# [PROBLEM A]
From the listing, reproduce verbatim the lines starting with the line containing "Objective: identify persons" and going on through the line containing "769, 453, 783, 468", both of those lines included.

# [SELECTION]
* start *

Beleaguered Toyota makes offers that cannot

be refused in the US, stresses concern for

safety in China

The ear on the

Automotive News

story (10 March) read “Toyota Recall

Crisis,” but the information conveyed was that unprecedented incentives

being offered by Toyota Motor Co – zero percent financing, subsidised

leases, free maintenance – were boosting the company’s US sales “big

time” in early March; and analysts forecast a 30% bounce for the full

month. The disjunction was not untypical of the Japanese car maker,

most of whose famously loyal American customers are better satisfied

with its products than some other interested parties – notably a federal

Cabinet department. The US Dept of Transportation is investigating

reports of 52 deaths resulting from unintended acceleration in Toyota

vehicles.

In January, Toyota said that it would be recalling 5.6 million vehicles

in the US, on complaints of problems great and small. On 9 March

the company said further that it would likely issue a recall on all Prius

models made between 2004 and 2009; and, on 10 March, that it will

expand its recall on Tundra pickups to include all 2000 to 2003 US

vehicles.

Even so, according to Toyota spokesman Win Finklehorn, Toyota is

trying moving forward into the new decade. “Our sales are up and so

is morale,” he told a press conference reported by the Huffington Post

(12 March). “We have no plans of slowing down.”

Toyota faces a steep climb if it is to regain its position as of 1 January

when it was the top-selling brand in the US, with a 14.3% market share

for all of 2009. By the end of February the company had gone to No. 3,

with 11%, indicating that Toyota loyalists cannot by themselves rescue

the company’s American fortunes. A restoration to dominance of the

US market clearly rests with new customers, who will need stronger

persuasion than ever before.

* end *

# [EXTRACTED MATERIAL]
* start *

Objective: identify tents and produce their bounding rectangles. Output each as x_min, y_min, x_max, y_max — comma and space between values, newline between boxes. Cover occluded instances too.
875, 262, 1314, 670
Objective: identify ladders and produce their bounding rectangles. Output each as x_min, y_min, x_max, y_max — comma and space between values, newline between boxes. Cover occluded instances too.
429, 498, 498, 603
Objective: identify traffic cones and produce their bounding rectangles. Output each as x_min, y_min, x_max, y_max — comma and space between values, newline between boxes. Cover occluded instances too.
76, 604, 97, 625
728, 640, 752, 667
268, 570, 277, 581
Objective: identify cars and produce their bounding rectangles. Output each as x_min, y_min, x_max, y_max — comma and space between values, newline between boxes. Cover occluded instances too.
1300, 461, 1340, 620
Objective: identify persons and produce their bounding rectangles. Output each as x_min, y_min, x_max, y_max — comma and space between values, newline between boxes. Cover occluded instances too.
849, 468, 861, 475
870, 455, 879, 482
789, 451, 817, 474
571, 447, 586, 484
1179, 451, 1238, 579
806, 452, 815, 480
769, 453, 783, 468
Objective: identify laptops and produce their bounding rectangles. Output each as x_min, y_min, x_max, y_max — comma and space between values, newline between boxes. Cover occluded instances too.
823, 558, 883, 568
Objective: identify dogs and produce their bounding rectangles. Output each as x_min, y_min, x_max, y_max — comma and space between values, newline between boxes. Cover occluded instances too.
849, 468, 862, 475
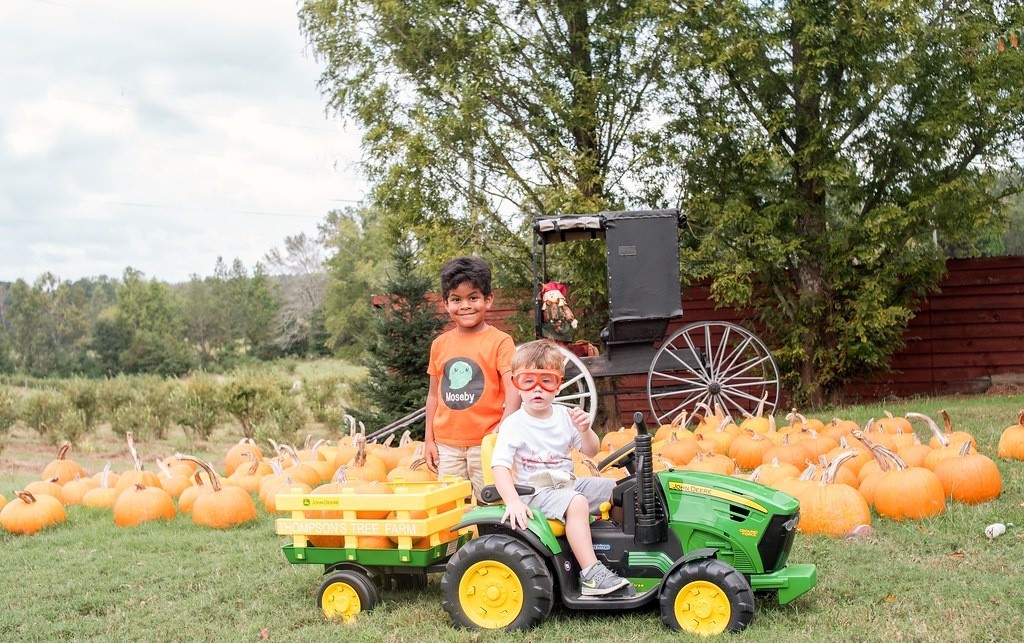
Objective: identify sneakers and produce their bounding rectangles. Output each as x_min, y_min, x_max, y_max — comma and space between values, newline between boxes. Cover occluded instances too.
580, 560, 632, 594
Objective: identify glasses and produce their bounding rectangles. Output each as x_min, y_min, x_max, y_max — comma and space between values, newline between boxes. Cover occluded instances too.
511, 370, 563, 392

* end *

# [PROBLEM B]
In the Toyota article, why does regaining dominance of the US market depend on new customers? Answer in one to three sentences.

# [RESULT A]
Objective: identify persons and produce their bounding rectangles. Output each as x_min, y_min, x_max, y_max — comma and space between values, newline between boxes. Cover occluded instances too.
849, 468, 861, 475
870, 455, 879, 482
789, 451, 817, 474
571, 447, 586, 484
1179, 451, 1238, 579
806, 452, 815, 480
769, 453, 783, 468

# [RESULT B]
Toyota dropped from top-selling brand in the US, with a 14.3% market share for 2009, to No. 3 with 11% by the end of February. According to the article, this decline shows that Toyota loyalists cannot by themselves rescue the company's American fortunes, so new customers are needed.